For all the uncertainty of the 1970s, there was enough agreement across partisan lines to reform government. Republicans joined Democrats to oust Nixon, and responses to failed wars and presidential hijinks came from both sides of the aisle, with new arrangements intended to keep either from repeating themselves: the Ethics in Government Act, the Inspector General Act, and the Federal Election Campaign Act were established for politics at home; the Foreign Intelligence Surveillance Act, the War Powers Resolution, and the prohibition of political assassination were meant to address malfeasance abroad. All have been eroded since, and no comparable legislation has been adopted in our time. In our present state of gridlock, it’s hard to imagine it will be.
The end of an interregnum can be identified only in retrospect. In 1976, the age of Reagan was already underway, ushering in a decisively new era. Now the country is once again trapped in an agonizing disjunction, and no party or politician has been programmatic or visionary enough to transcend it. American political regimes work in cycles. Partisan realignment or presidential leadership can set up new political orders, which last until their disintegration or entropy leads to a new shift. Our current interregnum has so far thwarted Trump’s own addled attempt to refound the country; he lacks enough popular support or a credible enough plan to do so. But the same is true, so far, of his bitterest enemies.

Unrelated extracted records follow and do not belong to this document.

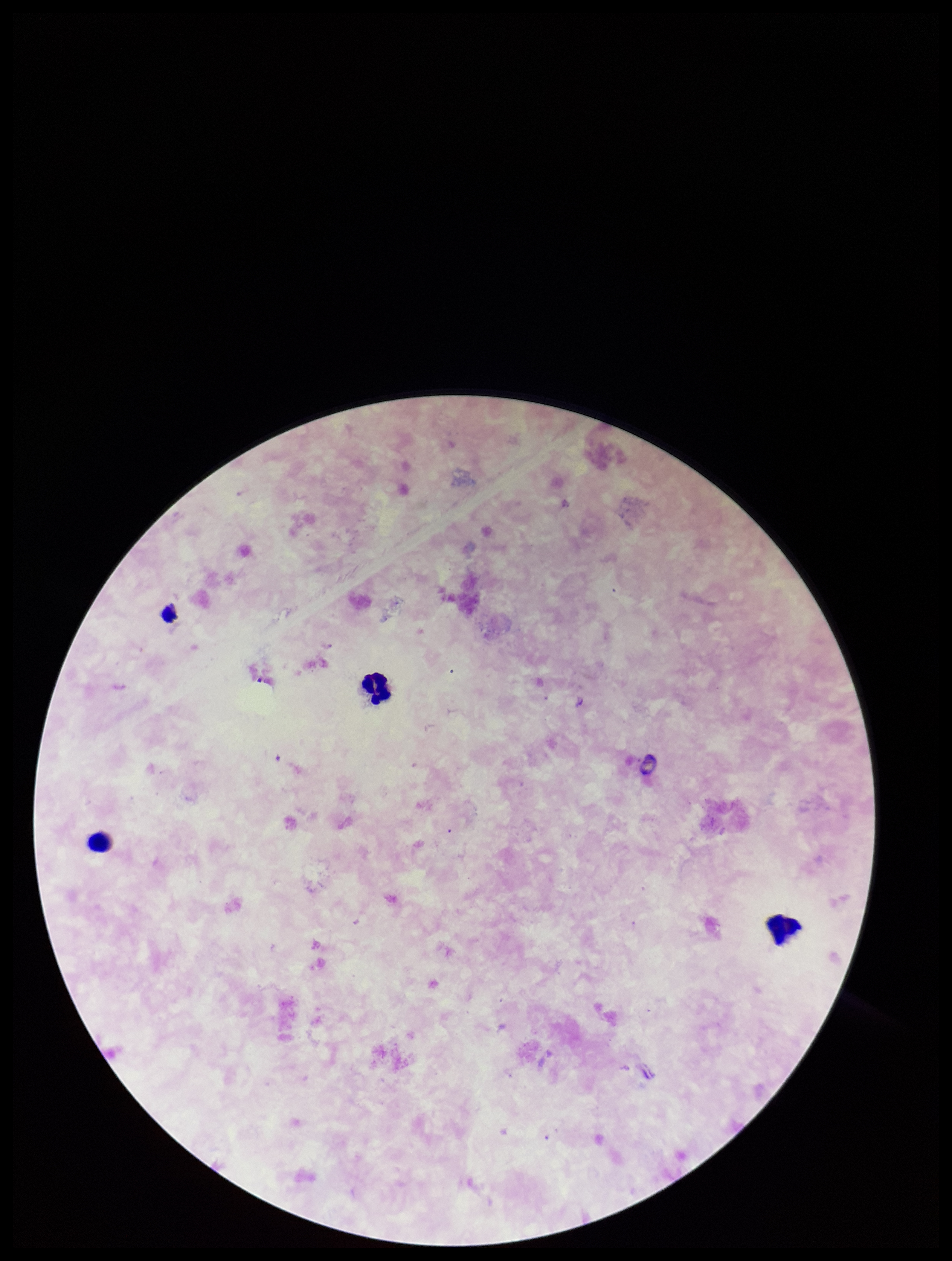
Leukocyte count: 3. Patient malaria status: negative. Smartphone photograph taken through the eyepiece of a microscope. Parasite count: 0. Preparation: thick blood smear. Plasmodium parasites: none seen. Image is 952×1261 pixels. Stained with Giemsa. One field from this slide.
Assess this cell for malaria.
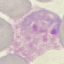
Parasitized.

Summary:
  - Stain: Giemsa
  - Preparation: thin smear
  - Capture: smartphone camera at the microscope eyepiece
  - Image type: cell patch, automatically extracted from a larger field of view and resized to 64 × 64 pixels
Assess this cell for malaria.
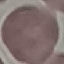

Uninfected.

Acquired by smartphone through the microscope eyepiece. Giemsa-stained preparation. Thin blood film. Cell patch, automatically extracted from a larger field of view and resized to 64 × 64 pixels.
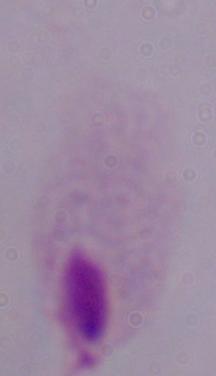
magnification = 1000x
identification = trichomonad
modality = photomicrograph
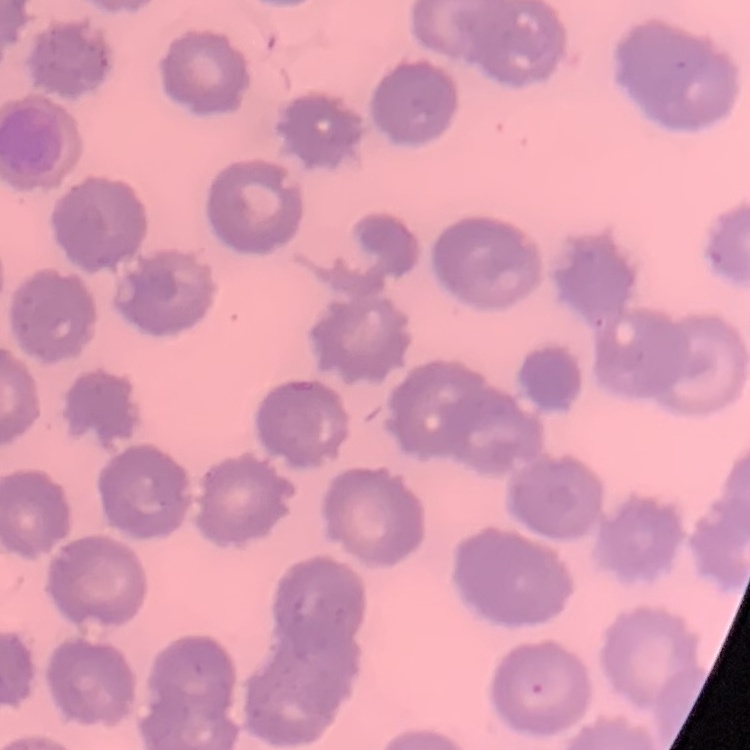

red_blood_cell_morphology: no rouleaux formation
preparation: thin peripheral smear
stain: Field's or Giemsa
image_type: one tile cut from a larger photomicrograph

There is one glint of promise in the abstention from this summer’s anniversary. Watching Trump turn the country’s already hollowing rituals into truly empty gestures, Americans across the partisan spectrum see more clearly and in greater numbers the defunct religion in which so many have lost faith. And they see that nostalgia is not a strategy. Unlike in 1976, the emotional and intellectual plausibility of the American national mythology isn’t likely to survive the Trumpian pageantry this summer. The agonizing limitations of backward-looking resistance to Trump have already driven his enemies to invest less in that mythology in the first place. America, poised on the brink of something, knows it cannot go back to the future.